Ask Slashdot: Keeping Digital Media After Imaging?
New submitter rogue_archivist writes "I'm an archivist at a mid-sized university archives, trying to develop a policy for archiving computer files ('born-digital records' in archival parlance). Currently old floppy disks, CDs, and the occasional hard drive are added to our network storage. Then the physical media is separated from archival paper documents and placed into storage. My question for all you slashdotters out there is: should these disks be imaged and then the physical copies discarded? Is there any benefit for keeping around physical copies of storage media long since rendered obsolete?"
Your interest is in the contents, not the container. Therefore, once you have a known-good copy of the data, you're all set.
Remember to keep a few of the old tapes/drives/whatever for the museum display, of course.
If you're a zombie and you know it, bite your friend!
I work on a team which does archiving. We have multiple layers of data storage. First, we keep all copies of media in a library. The media is imaged and stored on a SAN. The SAN is backed up to an off-site NAS. And once a year, we copy the data to hard drives and ship the drives to another site across the country. If you have the capability, put the originals in an archival storage area. I have never known a single archivist to get rid of anything, so you must be new to this community.
As an FYI, there is no such thing as obsolete media, as evidence by this project. And trust me, you can usually find a way to image most old media formats.
sudo make me a sandwich
..or can check all of the content to be perfectly read, then yeah, sure, no loss in destroying the originals.
however.. if you have the space, why destroy? another issue is sw where you in theory might have to prove ownership of a legit copy or the originals might have some other curiosity value. another thing with paper records is that if you destroy the old ones, what was stopping you from introducing new data like a record for your uncles graduation from said university and with you having destroyed the paper records no way to go check them.
so my question is, is it really that expensive to store them, just for posterity's sake? even then you could just destroy them via sloppy storage rather than intentionally burning energy for destroying them..
world was created 5 seconds before this post as it is.
If you had a 1979 copy of Wizardry on an Apple ][ floppy disk, you could images the contents. But if you wrote them back to a disk and tried to run it, it would fail.
This is because as a means of copy protection, Wizardry used track arcing. Part of a track was written on a track. Another partial track was written half a head-step away. The timing of the writes was synchronized so the partial tracks didn't overwrite. Anyone doing a naive read and write, or even a not-so-naive scan of the half tracks would fail, because they would get the timing of the writes necessary to prevent collision and to meet the consistency checks in the program.
Obviously people reverse engineered this and wrote adaptive copy programs that you could direct to do the right thing, but how is an archivist going to know that?
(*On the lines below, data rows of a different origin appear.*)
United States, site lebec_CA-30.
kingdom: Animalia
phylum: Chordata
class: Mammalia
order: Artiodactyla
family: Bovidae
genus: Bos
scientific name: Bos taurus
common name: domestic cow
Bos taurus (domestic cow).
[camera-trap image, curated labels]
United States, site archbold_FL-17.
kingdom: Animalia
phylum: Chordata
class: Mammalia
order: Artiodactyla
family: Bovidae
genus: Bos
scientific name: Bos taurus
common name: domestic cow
If you can get this level of deviousness on a primitive floppy disk, I imagine that there is plenty of deviousness to go around on other formats.
Keep the media.
I should use this sig to advertise my book ISBN-13 : 978-1501515132.
OK, that's all well and good, but what scenario do you propose that would make the 5 1/4" floppy disk a useful tool again?
Wobbly tables.
An enigma, wrapped in a riddle, shrouded in bacon and cheese
You're thinking of burned DVDs. Most professional video DVDs are stamped.
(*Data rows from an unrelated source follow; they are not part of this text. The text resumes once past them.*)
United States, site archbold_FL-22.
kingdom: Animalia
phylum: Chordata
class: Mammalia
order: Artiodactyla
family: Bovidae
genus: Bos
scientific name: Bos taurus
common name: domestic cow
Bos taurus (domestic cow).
You never know ... when you will discover errors in your digital copy. DVDs are not born analog. In fact the only have a shelf life of around 7 years. You need to get everything off DVDs and make several digital copies of it. You should keep the DVDs as long as possible but eventually you will not be able to read them anymore. Make sure your digital copies of the DVDs are error-free because there will come a time when you cannot go back to the DVDs.
Hmm... DVDs only live for 7 years, eh? In an archive?
I was just watching a DVD last night that I bought in 2000; it still works fine, with no scratches or degradation. I was also pulling data off a DVD-R the other day that I recorded in 2003. This DID have a slight bit of degradation, so maybe there's an issue here. Never had a problem with properly stored pressed DVDs though.
For that matter, I've still got 5 1/4" floppy disks that have readable data on them from 198, and Audio CDs from 1990. Got rid of all my cassette tapes though; both the digital and analog ones degraded really quickly with use.
What would be ideal is a file format that stores data with some error correction, so if a block got corrupted on older media, the corruption wouldn't just be detectable, but possibly correctable.
It isn't really "archival grade", but I've used the WinRAR utility for this. Archives made in 1999-2000 with error correction are still readable, check-able, and repairable, and can be moved from old CD-R to DVD to Blu-Ray, possibly to whatever the next generation of optical media will be. In fact, multi-volume archives that might have one CD or DVD go bad in a set are recoverable because I usually had one recovery volume for every four others, which might add 20% more disks to a set, but it seemed to be a fair compromise for restoring.
Analog media like photos? Keep. Who knows if there might be a better scanning technique to find more information from a photograph, similar to how one finds info about paintings.
Digital media? At least make a hash file that goes with the stored data at the minimum so corruption can be detected as the items pass to different storage media over time.
Not this tired argument again. I have burned CDs from 1995 that still work perfectly fine. Sure, they "estimated" that they would only last 7 years. Guess they were wrong, since unless I can see physical scratches or other damage, 99% of my discs from my life still work perfectly. The only ones that didn't last and had no physical damage were a cheap brand I got where the dye turned cloudy, but that happened within the first 2 years.
Peter predicted that you would "deliberately forget" creation 2000 years ago...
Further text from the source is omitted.